━━━━━ PASSAGE TO READ
Okay, I never saw Kennedy play—I’m not that old—but many hockey historians consider him the greatest Leaf ever. Captain for eight years, “Teeder” helped the team win the Stanley Cup five times and was the last Leaf to win the Hart Memorial Trophy as the league’s most valuable player. Mayor from 1972 to 1978, Crombie led a reform council that left a legacy the city has coasted on for decades. We still remember him fondly as Toronto’s Tiny Perfect Mayor.

* John Sewell = Frank Mahovlich

A big, supremely talented player, the Big M helped the Leafs win the Stanley Cup four times. And yet, management mistreated him and fans booed him. Sewell had been a smart and scrappy activist alderman, but after he had the temerity to suggest Toronto cops were anything less than tops, he lasted just one term as a bike-riding, rights-defending mayor. Pearls before swine, I guess.
━━━━━━━━━━
━━━━━ INFORMATION SHOWN
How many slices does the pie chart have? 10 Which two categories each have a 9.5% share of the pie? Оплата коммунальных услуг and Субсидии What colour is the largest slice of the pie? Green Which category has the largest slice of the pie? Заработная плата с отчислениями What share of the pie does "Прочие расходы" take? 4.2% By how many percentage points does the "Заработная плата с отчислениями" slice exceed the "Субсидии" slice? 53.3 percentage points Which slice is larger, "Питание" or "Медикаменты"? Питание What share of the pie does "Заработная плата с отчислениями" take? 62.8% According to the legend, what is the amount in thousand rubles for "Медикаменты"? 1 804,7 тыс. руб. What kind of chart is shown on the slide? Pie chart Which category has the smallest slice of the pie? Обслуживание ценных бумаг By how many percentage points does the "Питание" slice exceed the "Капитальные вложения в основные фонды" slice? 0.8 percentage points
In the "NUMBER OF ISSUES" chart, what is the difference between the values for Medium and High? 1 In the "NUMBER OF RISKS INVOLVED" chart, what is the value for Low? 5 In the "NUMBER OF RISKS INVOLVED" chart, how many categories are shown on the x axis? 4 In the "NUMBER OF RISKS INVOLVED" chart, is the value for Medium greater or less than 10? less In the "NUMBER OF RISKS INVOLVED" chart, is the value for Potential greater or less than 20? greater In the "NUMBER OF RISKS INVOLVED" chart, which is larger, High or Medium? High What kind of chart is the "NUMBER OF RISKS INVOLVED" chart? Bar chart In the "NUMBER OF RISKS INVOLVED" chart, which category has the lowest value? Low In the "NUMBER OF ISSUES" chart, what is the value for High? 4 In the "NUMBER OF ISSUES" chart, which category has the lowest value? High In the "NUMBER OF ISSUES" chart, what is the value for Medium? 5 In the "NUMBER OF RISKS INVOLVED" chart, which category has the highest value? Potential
━━━━━━━━━━
INSTRUCTIONS:
1. Could you quote the passage on Toronto mayors and Leafs players, starting at "Okay, I never" and ending at "swine, I guess."?
2. Which people does the passage on Toronto mayors and Leafs players mention by surname or full name?
The listing plays no part in this.

SOLUTION SET:
1.
Okay, I never saw Kennedy play—I’m not that old—but many hockey historians consider him the greatest Leaf ever. Captain for eight years, “Teeder” helped the team win the Stanley Cup five times and was the last Leaf to win the Hart Memorial Trophy as the league’s most valuable player. Mayor from 1972 to 1978, Crombie led a reform council that left a legacy the city has coasted on for decades. We still remember him fondly as Toronto’s Tiny Perfect Mayor.

* John Sewell = Frank Mahovlich

A big, supremely talented player, the Big M helped the Leafs win the Stanley Cup four times. And yet, management mistreated him and fans booed him. Sewell had been a smart and scrappy activist alderman, but after he had the temerity to suggest Toronto cops were anything less than tops, he lasted just one term as a bike-riding, rights-defending mayor. Pearls before swine, I guess.

2. Kennedy, Crombie, John Sewell, Frank Mahovlich